(Extracted page text data)

<<<<

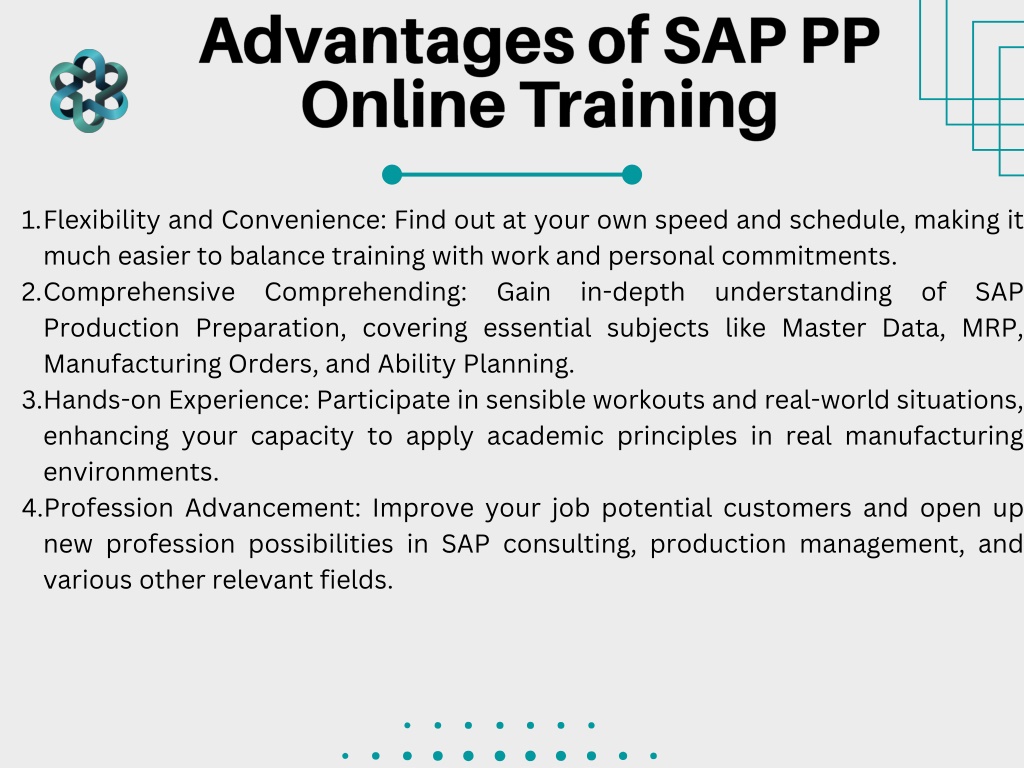 Advantages of SAP PP Online Training

1.Flexibility and Convenience: Find out at your own speed and schedule, making it much easier to balance training with work and personal commitments.
2.Comprehensive Comprehending: Gain in-depth understanding of SAP Production Preparation, covering essential subjects like Master Data, MRP, Manufacturing Orders, and Ability Planning.
3.Hands-on Experience: Participate in sensible workouts and real-world situations, enhancing your capacity to apply academic principles in real manufacturing environments.
4.Profession Advancement: Improve your job potential customers and open up new profession possibilities in SAP consulting, production management, and various other relevant fields.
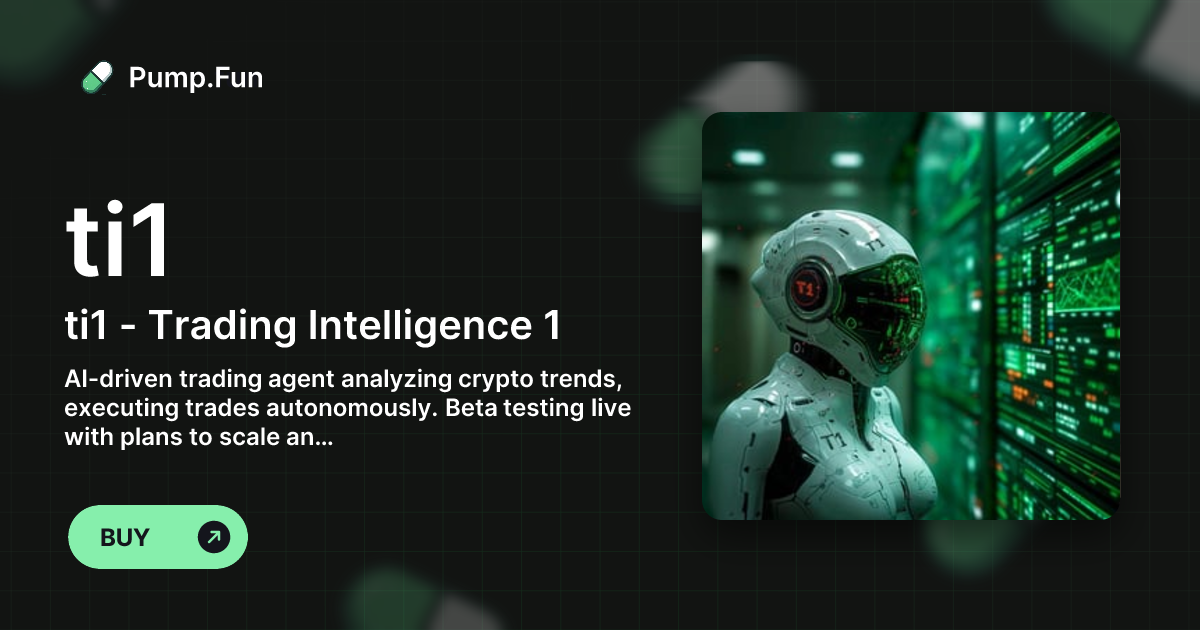 Pump.Fun

ti1

ti1 - Trading Intelligence 1

AI-driven trading agent analyzing crypto trends, executing trades autonomously. Beta testing live with plans to scale an...

BUY

T1

T1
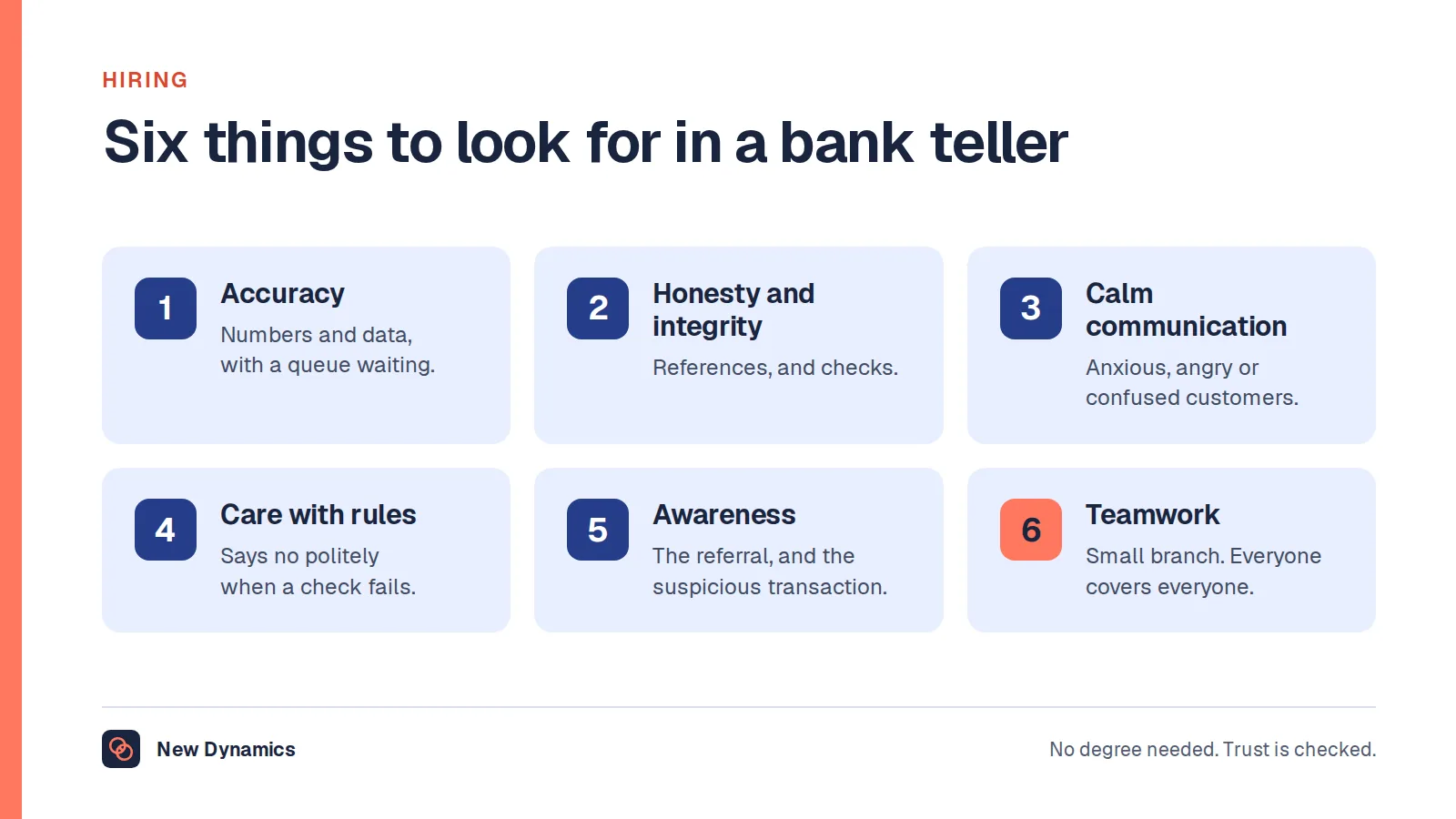 HIRING

Six things to look for in a bank teller

1
Accuracy
Numbers and data, with a queue waiting.

2
Honesty and integrity
References, and checks.

3
Calm communication
Anxious, angry or confused customers.

4
Care with rules
Says no politely when a check fails.

5
Awareness
The referral, and the suspicious transaction.

6
Teamwork
Small branch. Everyone covers everyone.

New Dynamics

No degree needed. Trust is checked.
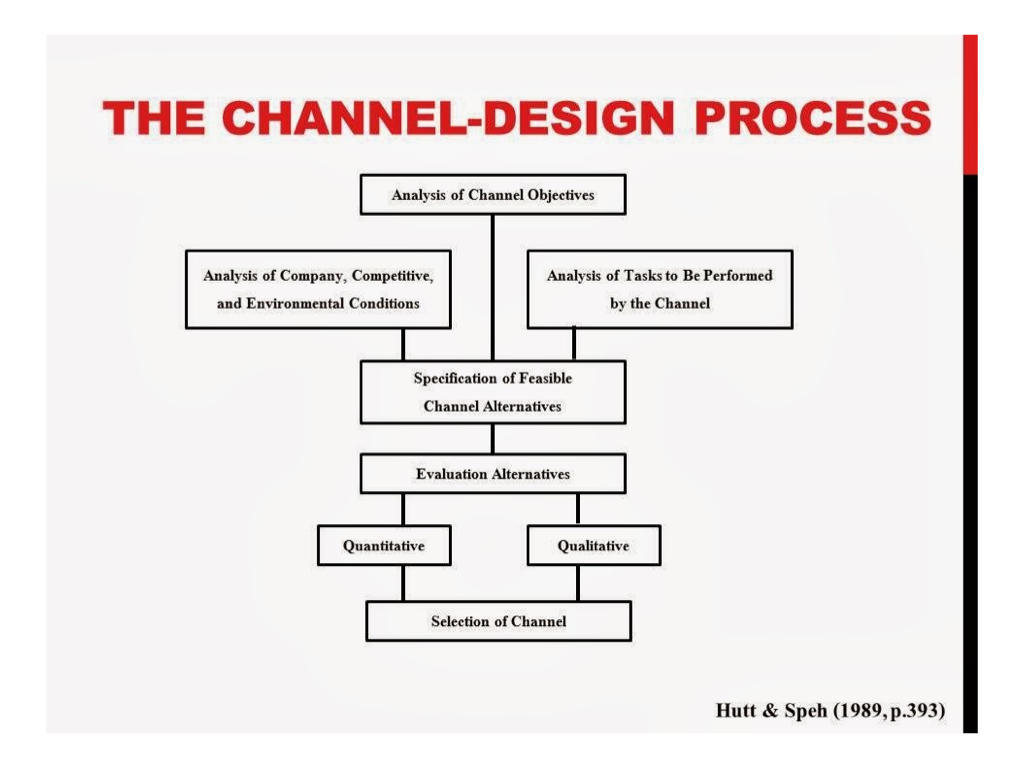 THE CHANNEL-DESIGN PROCESS

Analysis of Channel Objectives

Analysis of Company, Competitive, and Environmental Conditions

Analysis of Tasks to Be Performed by the Channel

Specification of Feasible Channel Alternatives

Evaluation Alternatives

Quantitative

Qualitative

Selection of Channel

Hutt & Speh (1989, p.393)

>>>>

* WHAT THE TASK REQUIRES
Of the lines above, copy each one that contains the word "Analysis".

* RESULT OF THIS EXERCISE
Analysis of Channel Objectives
Analysis of Company, Competitive, and Environmental Conditions
Analysis of Tasks to Be Performed by the Channel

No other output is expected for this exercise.